Fig. 3. Comparison of M-ary MSK autocorrelation function, M=2,4,8,16
Fig. 4. Comparison of theoretical expression curve and signal simulation curve of 8-ary MSK autocorrelation function
Fig. 5. Theoretical expression curve and signal simulation curve of 4-ary MSK power spectraldensity function
Fig. 6. Comparison of theoretical expression curve and signal simulation curve of 16-ary MSK power spectral-density function
5.1 autocorrelation function of M-ary MSK
In Fig. 3, it can be concluded that the larger the value of M , the more the autocorrelation function is concentrated from −T to T . As a result, the amplitude between T to 2T and −2T to −T is getting lower, closer to 0. We can still conclude that there is no discrepancy between the theoretical autocorrelation function expressions in (11) and obtained from the simulation. And to understand the subtle differences between the theoretical expressions and simulation, Fig. 4 is drawn to compare the details of the octal signal as an example.
In Fig. 4, we can see that the overall shape has not changed in most of the exact matches, but there are subtle differences in the magnitude. Although this property is verified with little doubt, one can reasonably conclude that both two have approximately the same. In the simulation process, it was found that as the length of the simulated input signal n increases, the difference between the two curves will become lower, and the simulated curve will gradually approach the theoretical curve.
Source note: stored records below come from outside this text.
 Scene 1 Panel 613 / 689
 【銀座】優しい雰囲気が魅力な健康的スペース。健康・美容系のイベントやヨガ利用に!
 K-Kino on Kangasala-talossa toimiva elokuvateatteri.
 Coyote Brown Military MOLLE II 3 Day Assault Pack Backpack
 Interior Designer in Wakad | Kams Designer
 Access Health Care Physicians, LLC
So we believe that the reason for the slight difference in the curves is the experimental error.
5.2 Power spectral-density function
As 8-ary MSK autocorrelation function, we take the spectrum of 4-ary and 8-ary MSK as an example to verify the accuracy. Fig. 5 and Fig. 6 show that the simulation results match highly with the theoretical derivation in the amplitude of the main lobe and the first side lobe, after which distortion occurs because of the cut-off effect of the Fourier transform of the signal simulation.
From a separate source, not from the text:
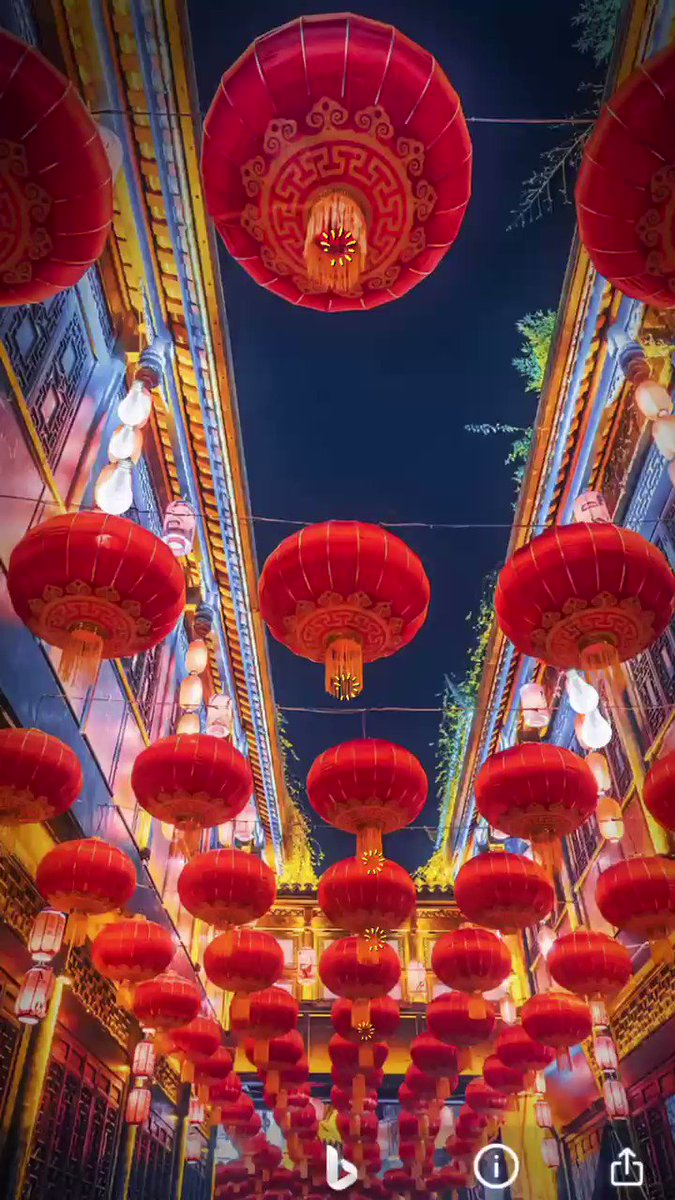 The Lantern Festival marks the final day of Lunar (aka Chinese) New Year celebrations, which began this year on February 12 when we ushered in the Year of the Ox. Traditionally #photo #newyear #picture #like #red #followme #trending
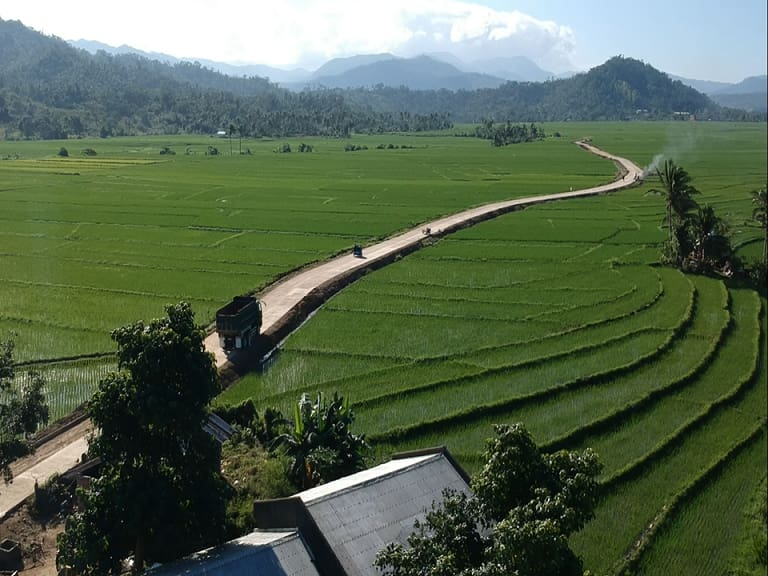 8 Farm-to-Market Road Projects in Cagayan Completed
The number of bits increases within a code element interval. This leads to the dispersion of energy in the spectrum. So it is necessary to normalize the energy to one bit when making the comparison. The horizontal coordinate is set to fTb .
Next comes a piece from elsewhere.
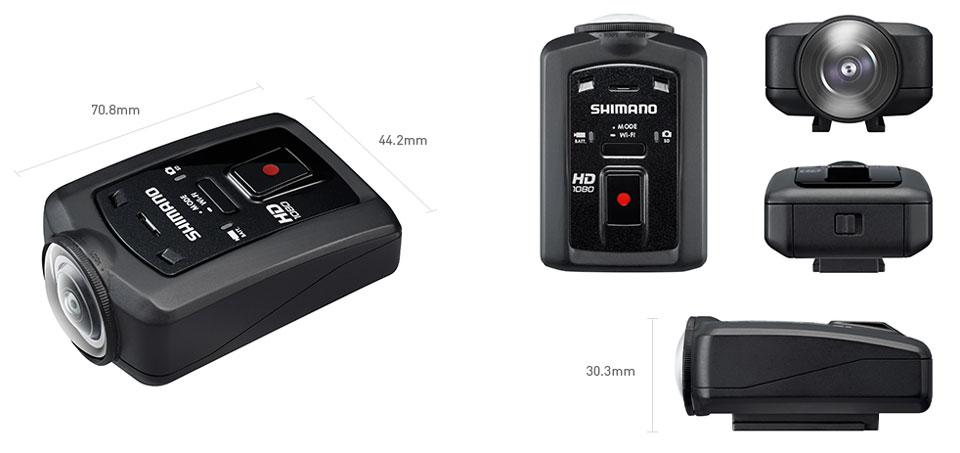 Shimano-CM-1000-Sport-Camera
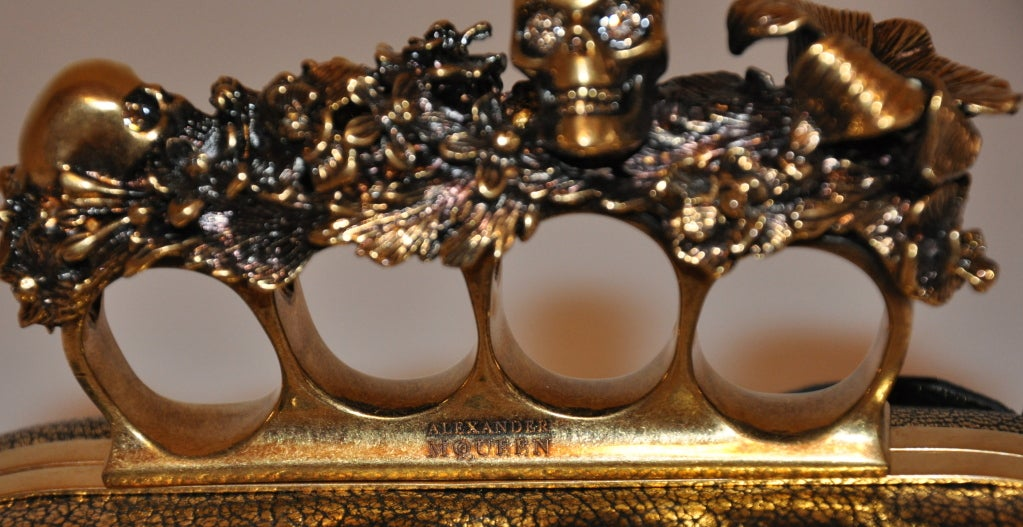 "Alexander McQueen Bronze textured ""Leaf"" motif clutch 5"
The PSD for M = 2,4,8,16 is shown in Fig. 7. We can see that at M = 4 and 8 the amplitude spectrum becomes more concentrated, and the signal intensity increase more. As well known, the PSD of higher-level M rolls off much quicker than that M = 2.
Fig. 7. Normalised PSDs of M-ary MSK,M=2,4,8,16
When M = 16, the top of the lobe is flatter so that the bandwidth can be better utilized and the transmission efficiency becomes improved, but h is fixed equal to 0.5. The spectral main lobe bandwidth of M-ary MSK becomes wider substantially with the number of levels up.
In Fig. 8, the logarithmic form of the spectrum function can be seen. It is worth mentioning that the first side lobe of 4-ary MSK is lower than that of MSK, and the main lobe is higher, and the energy is more concentrated.
Fig. 8. Logarithmic form of normalized power spectral densities of M-ary MSK, M=2,4,8,16
5.3 Spectrum composition
Fig. 9 shows the composition of the spectrum of M-ary MSK where M = 2,4,8,16. Because for the case of m = 1, the spectrum with many higher-order components whose amplitude becomes extremely low and the proportion of the overall, so it is considered a variable for comprehensive analysis. For the case of m = 0, the proportion is more significant, and the subdivision is more detailed.
Fig. 9. Signal composition of MSK,M=2,4,8,16
As far as those figures, we can provide an analysis of the composition of the spectrum in detail. The first one we can see is \(S 1^{M}{ }_{m=0}(f)\) contributed the majority of the spectrum and is more pronounced when the level M increases. Second, \(S 2_{-} {\operatorname{dif}^{M}}_{m=0}(f)\) determine the shape of the top of the spectrum waveform, and the fluctuations become smaller with the increase of M, which is why the top of the lobe gets flattered within a specific bandwidth.
5.4 Fractional out-of-band power
It is also helpful to show the out-of-band power with M-ary MSK. It defines as [10]:
\(P_{o b}=1-\left\{\int_{-B}^{+B} S(f) d f / \int_{-\infty}^{+\infty} S(f) d f\right\}\) (13)
In Fig. 10, Pob is plotted against BTb for M-ary MSK where M = 2,4,8,16. We can see 4-ary MSK has less out-of-band power compared to 2-ary MSK when BTb > 0.71 , while BTb > 0.84, 8-ary MSK has less than 2-ary MSK but upper than 4-ary MSK.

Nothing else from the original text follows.